Have you read Polti's 36 Dramatic Situations? He lists more situations than you do (you have 21 if I'm counting right) but some of them probably aren't suitable for translation into gameplay; in other words, I'm challenging game designers to translate them anyway. Regardless, you will most likely find not only that his list contains additional possibilities, but that two or more of his Dramatic Situations fall under one of your Narrative Gameplay Options or combine more than one or even that your list has things he never thought of! To give some examples, I believe your first option -- "Player must acquire an item / a person" -- encompasses Polti's "Daring Enterprise", "Obtaining", and "Ambition", and that "Player must develop skill in a particular field" has no analogue in Polti (probably because he never read a Shonen manga).
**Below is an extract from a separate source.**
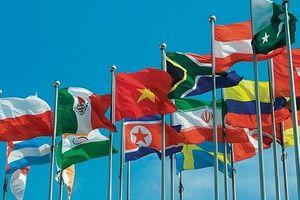 Việt Nam có vị trí rất đặc biệt trong trái tim cộng đồng quốc tế khi ứng cử HĐBA LHQ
What this suggests is that neither your options nor his situations comprise the elements of narrative, gameplay or otherwise. This in no way invalidates your enumeration, of course, it only implies a certain status -- namely that it is informal, or to put it differently, that it is fine for a bit of gameplay to fall between or outside of your archetypes, if it fulfills its function/s well. Naturally, if you can work your list into a definitive periodic table, or if someone else develops one, this status would change (I doubt this possibility, and perhaps you do too, but there is a strain of game design that sees itself as a proto-science a la alchemy in the age of Boyle).